GODS, HEROES AND MEN.

BY AMOS J. JOHNSON.

According to Theosophy every man is a God incarnate. In his real nature, each man is a spark from the Divine Flame, which descends from the Infinite Fountain of Life and courses through Eternity on a pilgrimage, the purpose of which we can but faintly conceive.

Great mystics have said that "the universe exists for the sake of the soul's experience," and that the purpose of life is that the soul may reach perfection. The term embraces infinity, perfect virtue, wisdom, power, perfect altruism. Each department of Nature must be carried on to a full completeness and the soul may not rest content with achieving merely its own perfection, but must labor for the perfection of the great Whole.

Reaching from the One White Light of Absolute Being down to the tiniest atom of matter, each plane of existence is governed by Divine Intelligences. All one can say is that after reaching to the highest conception possible to us of the Divine Intelligences that rise above us and to the highest knowledge attainable of the Divine Worlds, still stretching far beyond the highest, beyond the utmost reach of human thought, there exists: What? "An omnipresent, eternal, boundless and immutable Principle, on which all speculation is impossible, since it transcends the power of human conception and can only be dwarfed by any human expression or similitude. It is beyond the reach and power of thought, unthinkable and unspeakable."

This is the postulate of sublime and everlasting Deity. As far as we may go in endless Eternity, yet above and beyond all there reigneth absolute Law.

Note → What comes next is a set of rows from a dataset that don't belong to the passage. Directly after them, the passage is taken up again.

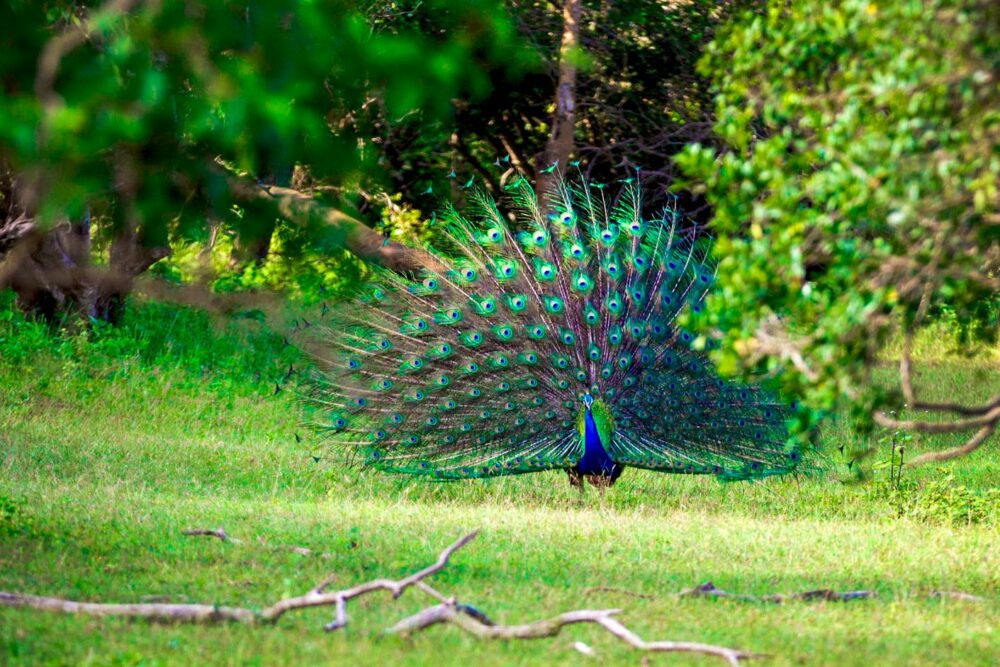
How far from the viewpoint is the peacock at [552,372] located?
10.7m

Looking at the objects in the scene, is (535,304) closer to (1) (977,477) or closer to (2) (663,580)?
(2) (663,580)

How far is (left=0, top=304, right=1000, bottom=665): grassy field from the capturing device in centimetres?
611

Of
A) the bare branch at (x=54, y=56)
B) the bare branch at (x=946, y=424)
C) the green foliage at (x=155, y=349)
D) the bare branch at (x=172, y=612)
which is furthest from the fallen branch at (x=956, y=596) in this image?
the green foliage at (x=155, y=349)

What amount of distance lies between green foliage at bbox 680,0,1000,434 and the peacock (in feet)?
16.4

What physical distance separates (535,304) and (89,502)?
3.70 metres

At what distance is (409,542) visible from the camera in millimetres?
8523

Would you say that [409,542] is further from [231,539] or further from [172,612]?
[172,612]

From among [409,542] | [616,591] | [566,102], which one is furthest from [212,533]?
[566,102]

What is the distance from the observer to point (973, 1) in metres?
4.52

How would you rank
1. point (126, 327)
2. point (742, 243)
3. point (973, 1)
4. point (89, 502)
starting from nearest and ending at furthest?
1. point (973, 1)
2. point (742, 243)
3. point (89, 502)
4. point (126, 327)

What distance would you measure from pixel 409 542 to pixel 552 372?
274 centimetres

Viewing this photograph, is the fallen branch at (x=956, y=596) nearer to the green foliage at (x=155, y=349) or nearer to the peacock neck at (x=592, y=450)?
the peacock neck at (x=592, y=450)

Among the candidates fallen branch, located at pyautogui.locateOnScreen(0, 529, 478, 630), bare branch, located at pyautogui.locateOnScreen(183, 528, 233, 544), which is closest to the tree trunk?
bare branch, located at pyautogui.locateOnScreen(183, 528, 233, 544)

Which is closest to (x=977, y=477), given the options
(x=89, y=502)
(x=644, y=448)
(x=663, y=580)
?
(x=644, y=448)
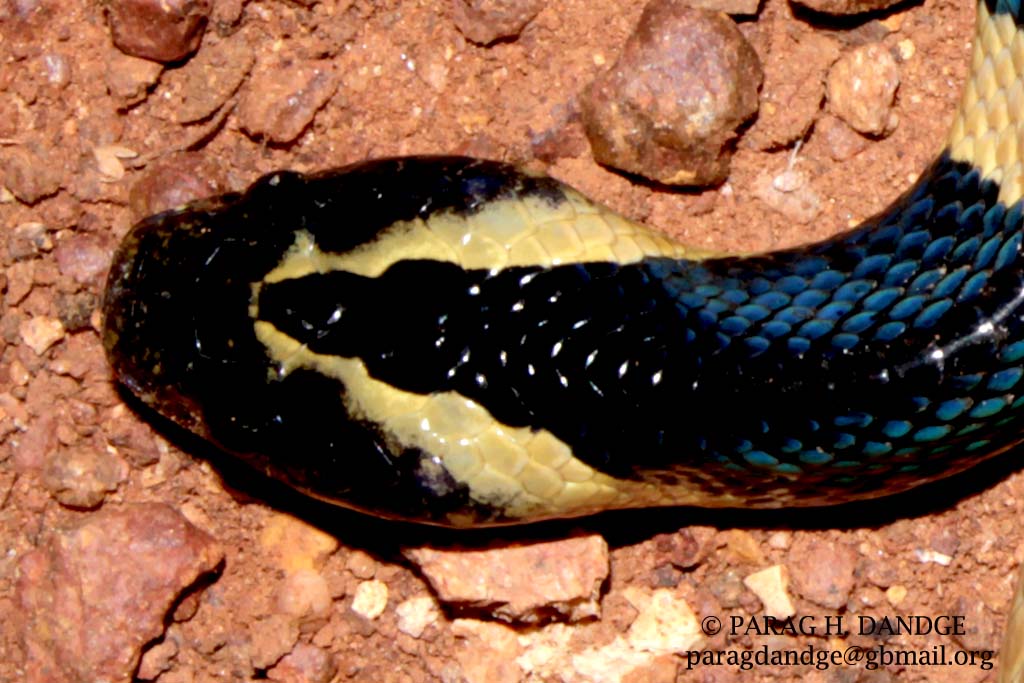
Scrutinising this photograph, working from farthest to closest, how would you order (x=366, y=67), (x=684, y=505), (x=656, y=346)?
(x=366, y=67)
(x=684, y=505)
(x=656, y=346)

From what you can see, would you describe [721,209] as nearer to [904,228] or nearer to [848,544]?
[904,228]

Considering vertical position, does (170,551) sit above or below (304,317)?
below

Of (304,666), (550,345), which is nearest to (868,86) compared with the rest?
(550,345)

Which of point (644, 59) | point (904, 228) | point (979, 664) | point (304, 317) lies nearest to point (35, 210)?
point (304, 317)

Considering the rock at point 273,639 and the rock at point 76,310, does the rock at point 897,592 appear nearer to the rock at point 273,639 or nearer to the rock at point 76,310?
the rock at point 273,639

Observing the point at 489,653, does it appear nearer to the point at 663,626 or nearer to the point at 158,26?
the point at 663,626

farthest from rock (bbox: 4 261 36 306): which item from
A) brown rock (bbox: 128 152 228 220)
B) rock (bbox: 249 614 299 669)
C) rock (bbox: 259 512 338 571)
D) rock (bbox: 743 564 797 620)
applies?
rock (bbox: 743 564 797 620)
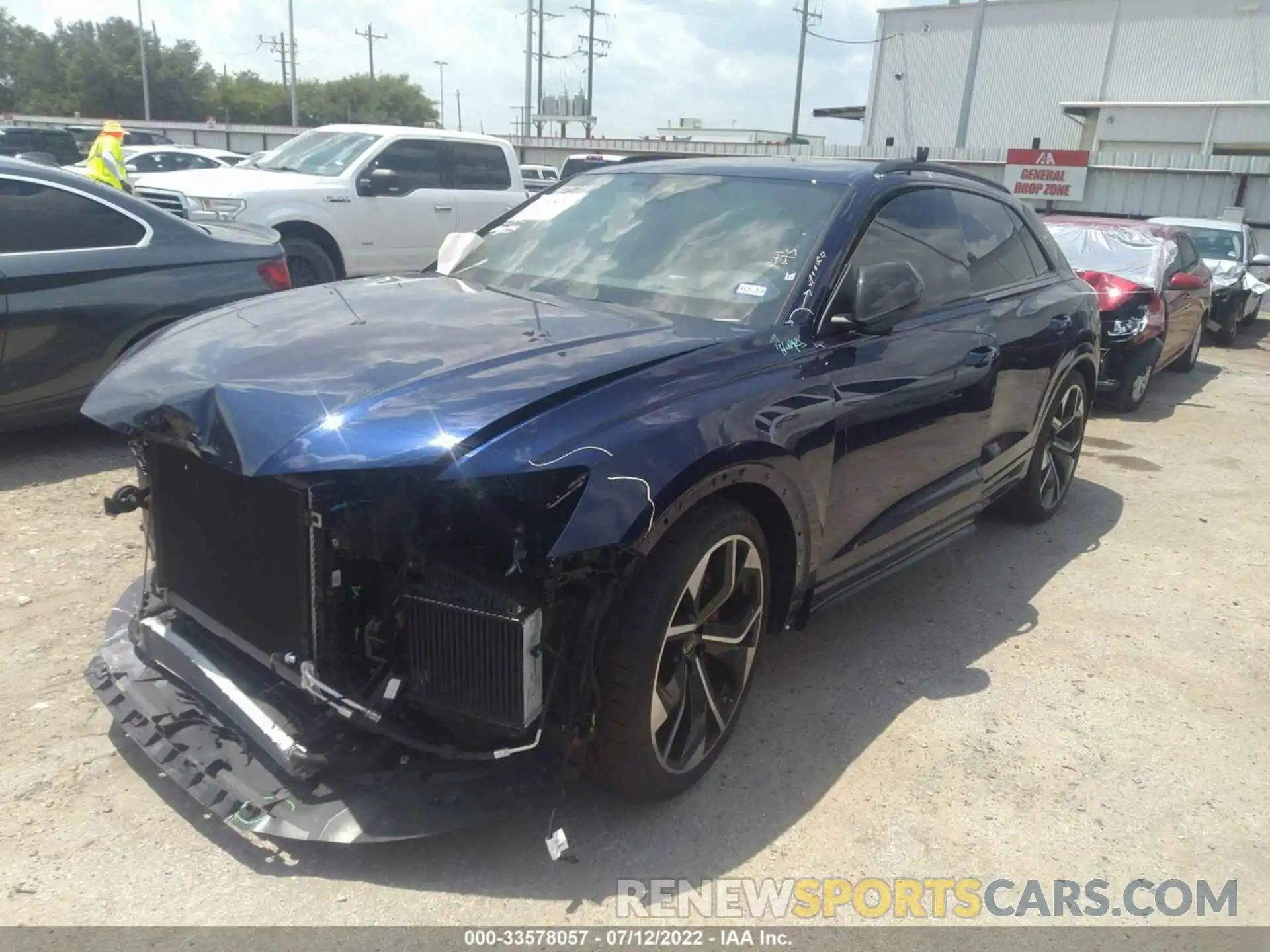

Recognizing then, that the great unknowable Deity is beyond our ken, our study must be confined to the lesser Deities, though some of these seem unknowable; but we may partially learn the relation they bear to men.

All the great religions present a series of divine Presences, and generally a triune Godhead stands as the primal object of all adoration. The Hebrew Bible traces three Deities, the highest of these being the Most High God, supreme ruler over all, and synonymous with Law; the second Deity is God, the Elohim, a great hierarchy, or rather a series of hierarchies of Gods, who formed the earth and filled it with living creatures and endowed man with his human nature; while the third in rank among the ancient Hebrews was Jehovah, who stands as their tribal Deity. The distinction between the Most High God and Jehovah is clearly shown in Deuteronomy (32: 8-9), where it says: "When the Most High divided the nations, their inheritance, when He separated the Sons of Adam, He set the bounds of the people.... The Lord's [Jehovah's] portion is his people, Jacob is the lot of His inheritance."